I was about ten the first time round, and loved Illya passionately. When Daughter was the same age we discovered TMFU was on in the middle of the night in Sweden, so spent all our holidays watching and recording as many episodes as we could. She, too, had the good taste to love Illya. Both Offsprings spent many hours each holiday ‘hanging out’ with TMFU on video, but we kept the U.N.C.L.E. agents for holiday use only.

A year or so ago, Son found that you could buy the whole series on DVD. Well, you could if you lived in North America, and it was none of the R1 business, either. They just wouldn’t sell abroad. You’d think they’d want to make more money and not less. The intrepid Son eventually found someone on eBay who could supply us with what we needed. I do hope the DVDs didn’t happen to fall off the back of a lorry. Then more recently Son did some magic to the DVD-player thing which means it’s no longer troubled by Region issues.

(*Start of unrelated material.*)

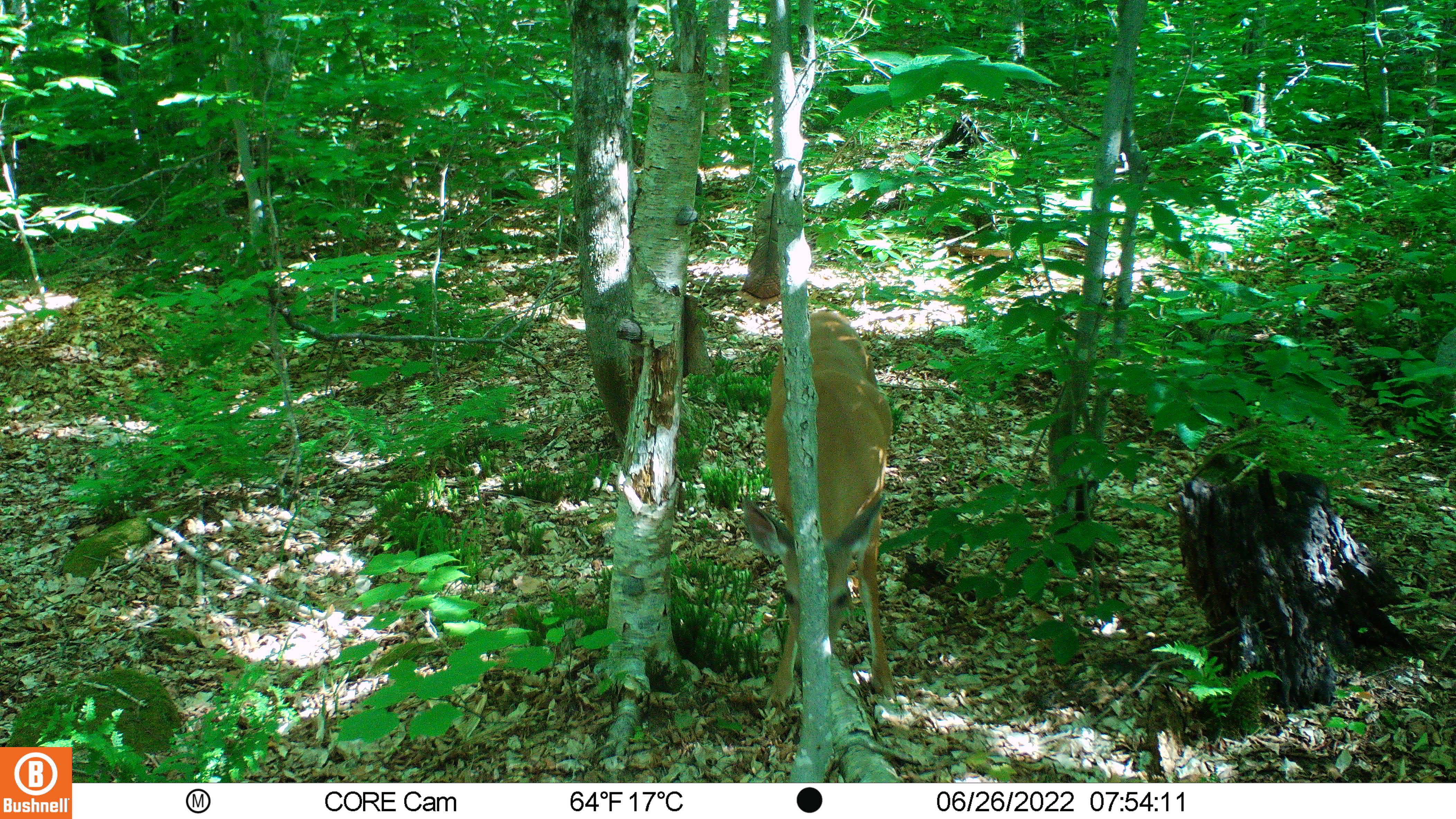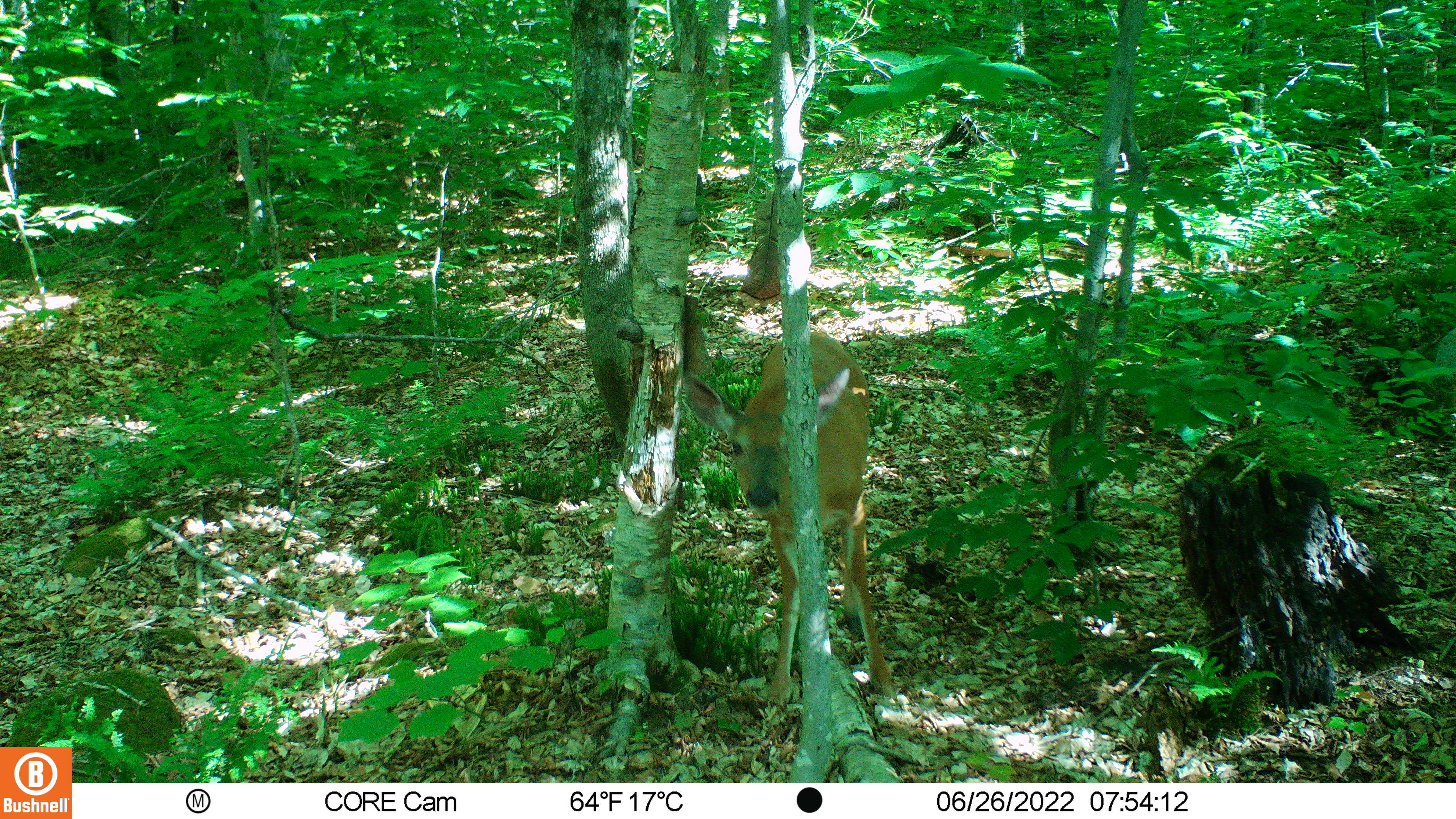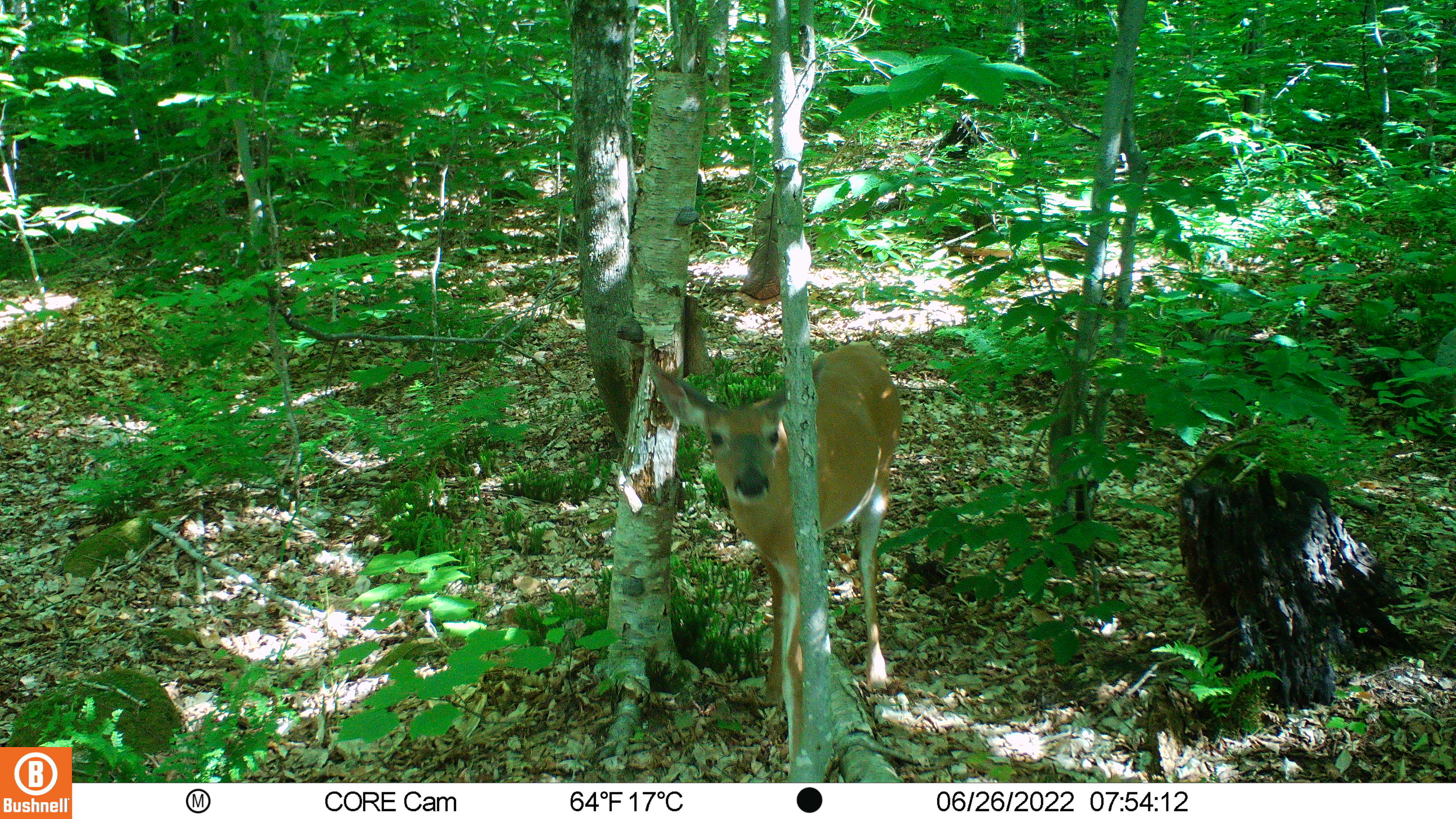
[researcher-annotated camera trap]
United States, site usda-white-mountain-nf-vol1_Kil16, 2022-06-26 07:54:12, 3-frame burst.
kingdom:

We spend so much time on NCIS these days (Illya again) that TMFU hasn’t received the attention it deserves, but we had a need for a feelgood evening, so Daughter unboxed Illya. Well, she intended to, but then fell for a totally Illya free episode called The Deadly Smorgasbord Affair. You can see why she would.

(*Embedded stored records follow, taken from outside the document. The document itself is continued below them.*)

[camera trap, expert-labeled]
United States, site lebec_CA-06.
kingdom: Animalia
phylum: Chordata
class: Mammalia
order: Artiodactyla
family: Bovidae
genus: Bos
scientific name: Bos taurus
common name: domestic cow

The witch family have a saying which goes ‘Road in Switzerland’. That’s when a television series uses the same spot yet again to film something, which it never was in the first place, and certainly won’t be now, either. NCIS has ‘roads in Switzerland’, too.

Anyway, the smorgasbord (it really hurts me to drop all the accented letters, but I’m quoting) episode actually had some genuine Stockholm streets filmed, before it degenerated into complete, ridiculous mayhem. Why do they think Swedes sound like Germans? When the action moves to Oslo, why do they not change the fake language signs? Napoleon Solo dashing about saving the world in a blue dressing gown does very little for me.

Illya Kuryakin

It was fun, but we had a real need for Illya, so went on to the episode before, called The Suburbia Affair, which has plenty of David McCallum flicking his beautiful hair and not making soufflé. You can tell how episodes are written by different people, because this one is properly good and great fun. And it features a real Scandinavian, which is almost a waste, as Victor Borge (another witch favourite) sounds considerably more like an English speaker even when pretending to be Danish, than those fake Stockholm types ever did. Exploding milk bottles and rye bread, and hilarious ice cream van scenes, make this a favourite.

You’ll be relieved to know we feel a lot better for our double U.N.C.L.E. outing.